I just opened my ceiling light to replace it with another mount. I see a white wire connected to 2 black wires, is that right?
The middle switch controls this ceiling light.
The cable with the white wire that's connected to the two black wires is a switch loop:
Normally wires with white insulation are used only for neutrals, but code makes an exception to allow for use of the white wire in a cable used as a switch loop as a hot rather than a neutral.
If you'll look closely in the drawing, the whites used as hots are wrapped with black tape to indicate they are being used as such. The wiring in the picture in the question lack this, which is a code violation. Of course the electricity can't see the tape so it's not intrinsically unsafe. However, it can be a hazard if someone working on the wiring makes a mistake because it's not labelled as clearly as it should be.

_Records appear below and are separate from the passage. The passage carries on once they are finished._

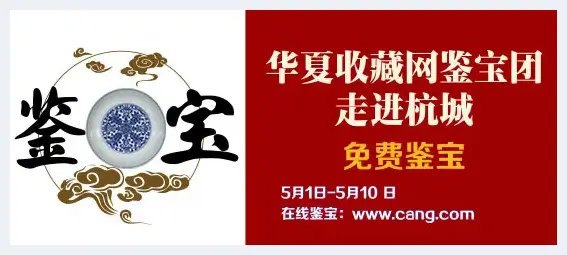 寻宝“前世今生”华夏收藏网鉴宝团走进西溪印象城为市民免费鉴宝 | 艺术品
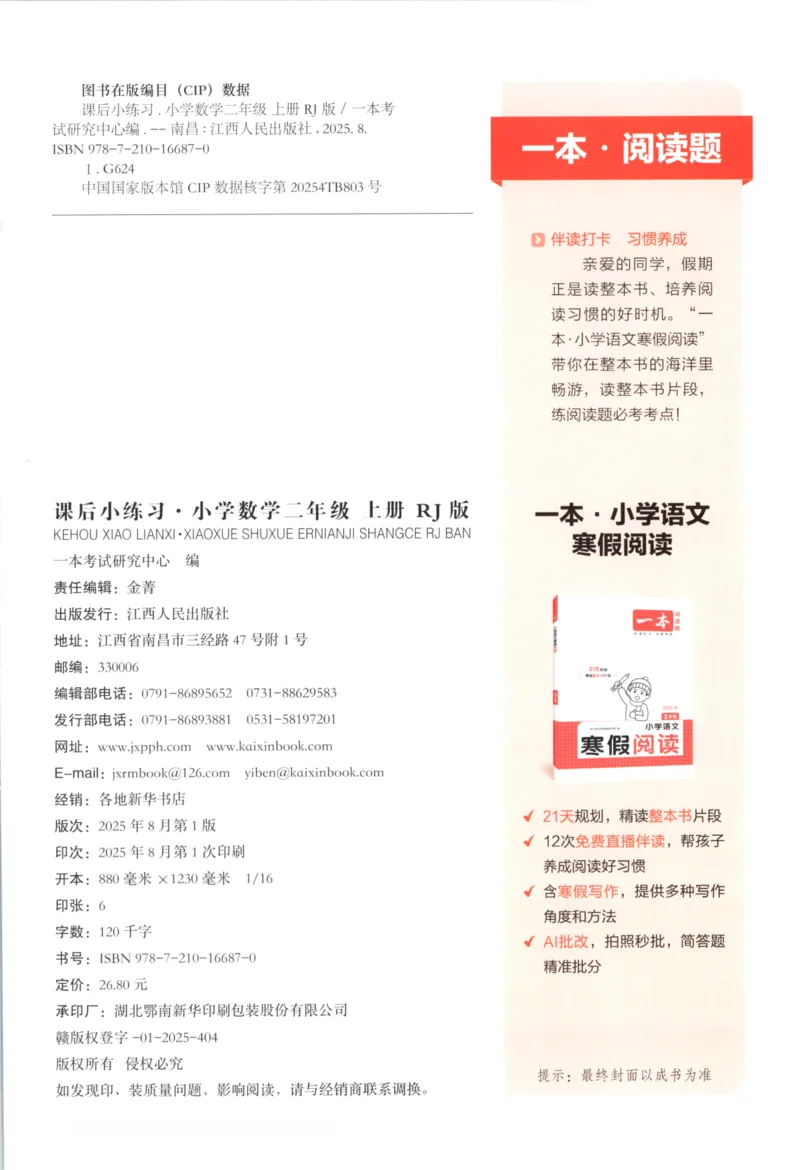2025秋一本课后小练习数学2上RJ_25秋小学语数英习题试卷_数学_人教版_2025秋一本课后小练习1-6数学人教版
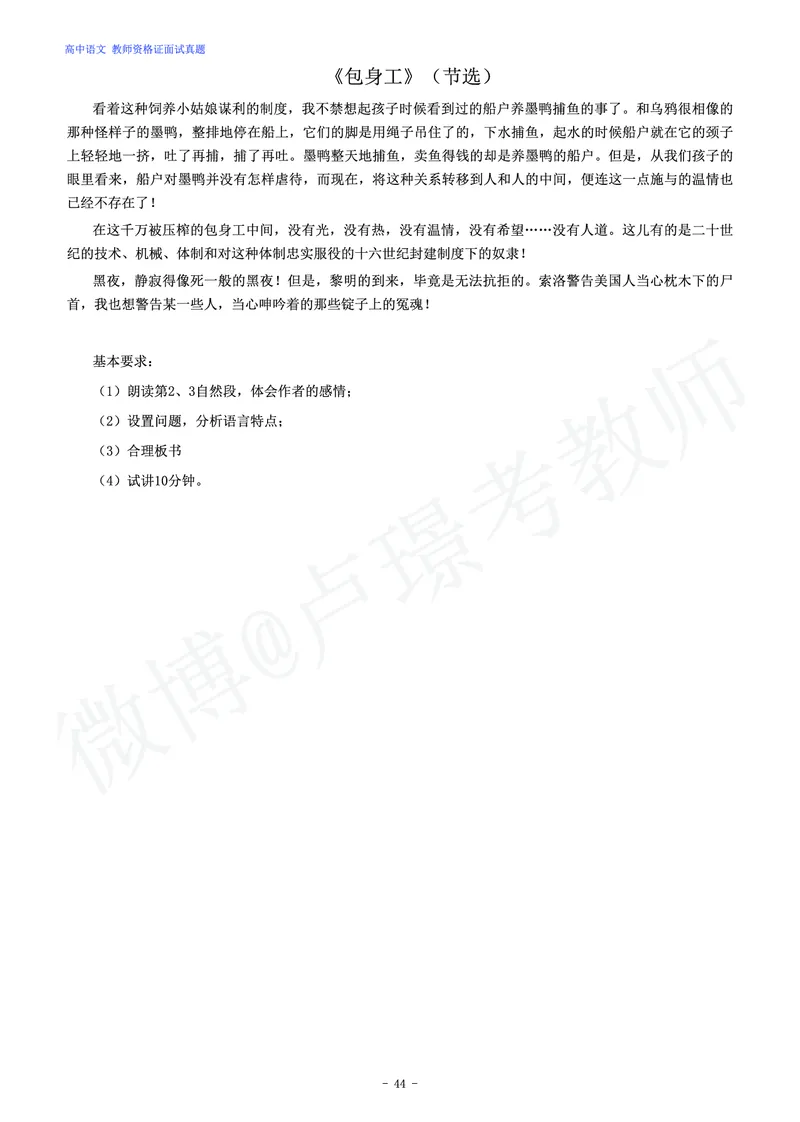 高中语文教师资格证面试练习题_教资初高中_教资面试2025教资面试备考资料合集_教资面试资料合集_4、教资面试真题汇总_学科面试真题及答案_卢姨汇总版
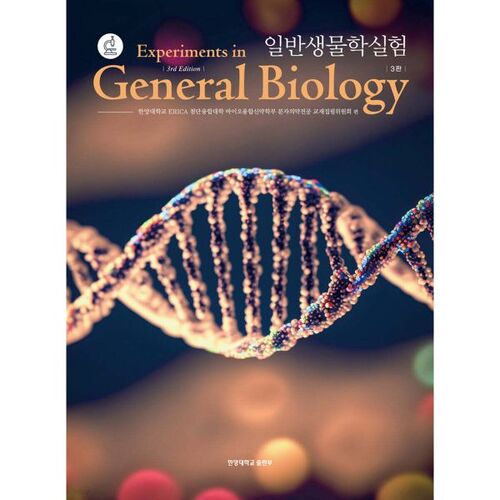 Expérience de biologie générale 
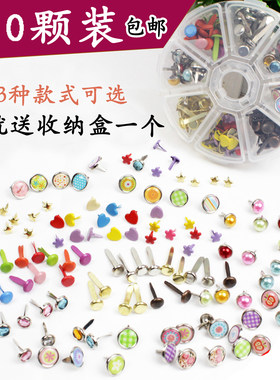 手工两脚订双脚钉羊角钉儿童diy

The fact that the white is with the blacks is very important. Most of what you need to know is in the positions of the existing wires; don't be in a hurry to tear it all apart, or you lose that critical info.

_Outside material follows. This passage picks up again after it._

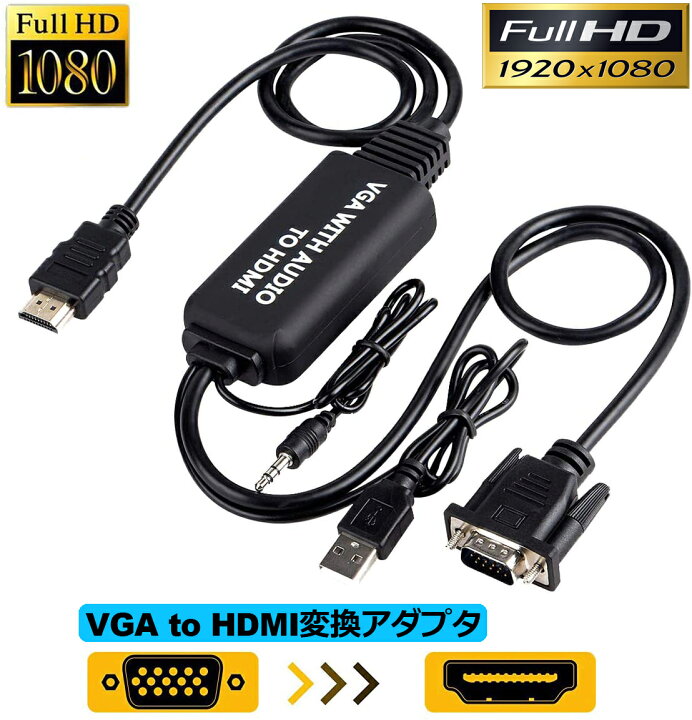 楽天市場】VGA to HDMI 変換アダプタ ケーブル VGA HDMI 変換ケーブル VGA-HDMI変換アダプタ 3.5mmオーディオコード付き  音声転送 高解像度 1080P HDTV PC モニタ オーディオ パソコン 用 : E-Finds 楽天市場店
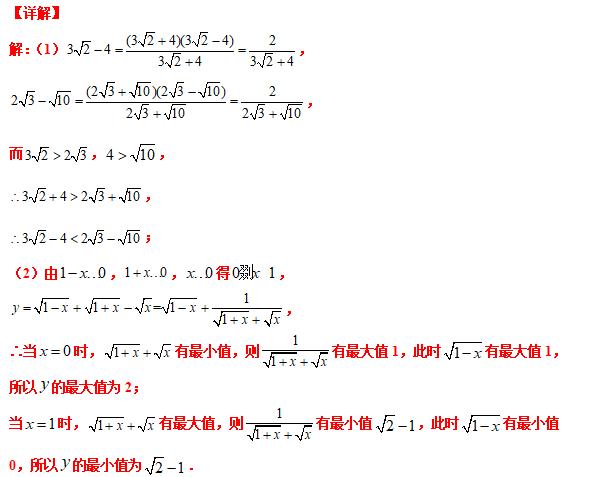 八下勤学早名校压轴题,八下尖子生每日一题视频讲解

Color-coding is not by wire function, it's how cables are made.
That white has been reversed to be a hot. This is because it's in a switch loop, and no neutral is provided, so the neutral is re-tasked. (Today it's required to provide neutral). Because the neutral is re-tasked to be a hot, it must be marked with a few wraps of tape.

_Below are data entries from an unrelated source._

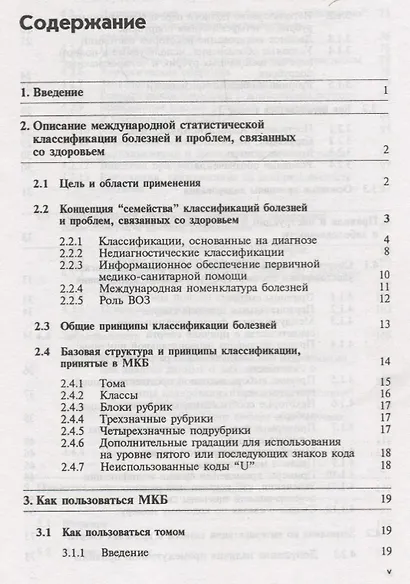 МКБ-10. Международная статистическая классификация болезней и проблем, связанных со здоровьем. Десятый пересмотр. Том 2. Сборник инструкций - фото 2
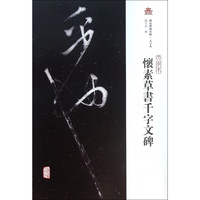 海南出版社 hainan publishing house怀素草书千字文碑(大字本)/西安碑林名帖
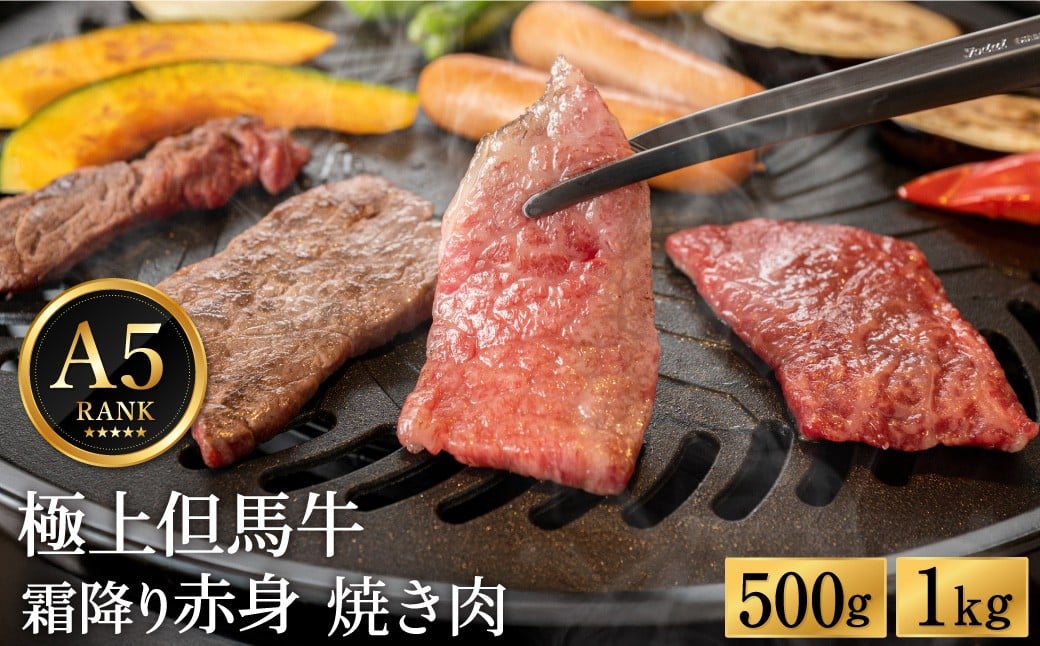 
                  極上但馬牛 焼肉用 （ 500g , 1Kg ） / 牛肉 焼肉 焼き肉 やきにく 黒毛和牛 赤身 霜降り 焼き肉用 黒毛和牛 国産牛 肉 国産 特産品 お祝い ギフト【但馬ビーフはまだ】
                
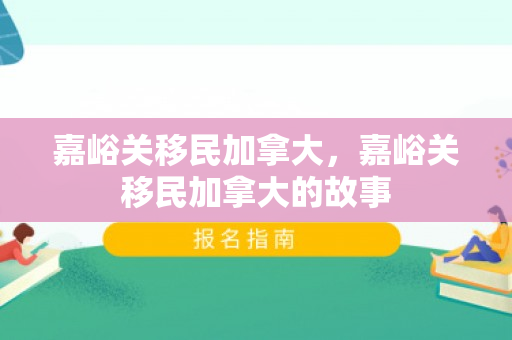 嘉峪关移民加拿大，嘉峪关移民加拿大的故事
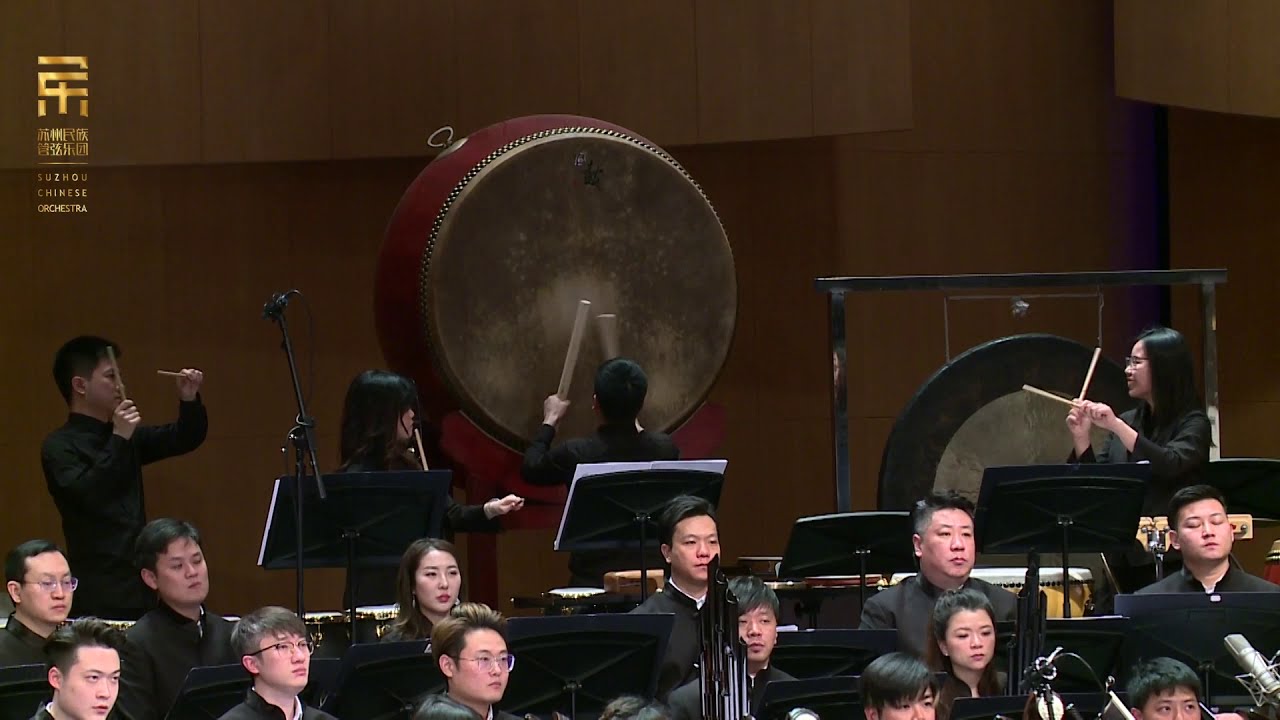 《龙舞》鼓段华彩 Dragon Dance - Percussion Cadenza
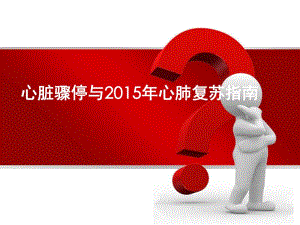 心脏骤停与心肺复苏.ppt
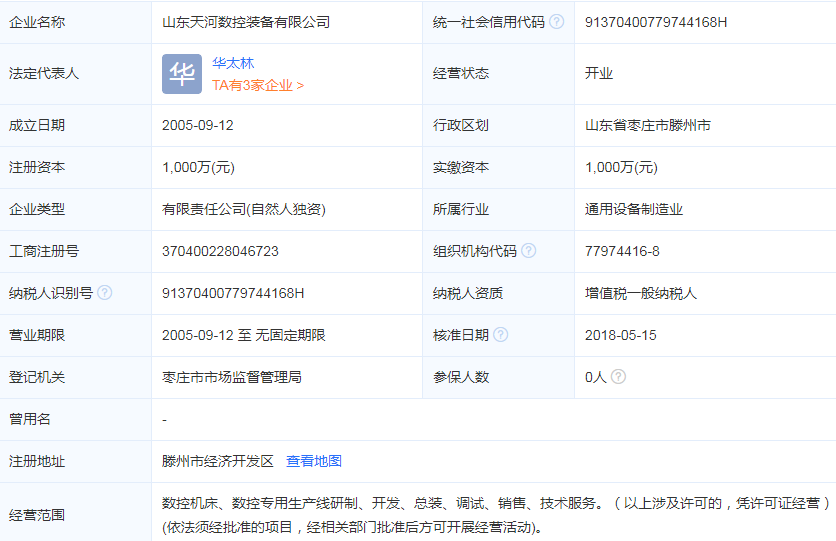 山东天河数控装备有限公司是干什么的？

White is used for always-hot because another rule requires this. That's so when you're at the other end, it's easier to detect that the white Is hot, because it's always hot.
Once you have identified the neutral bundle(s) (all white), a white that's with mostly blacks is one of these. The fact this is in a lamp makes this most likely a switch loop.
Most likely its partner black is the switched-hot. The lamp will want this switched-hot, and actual neutral.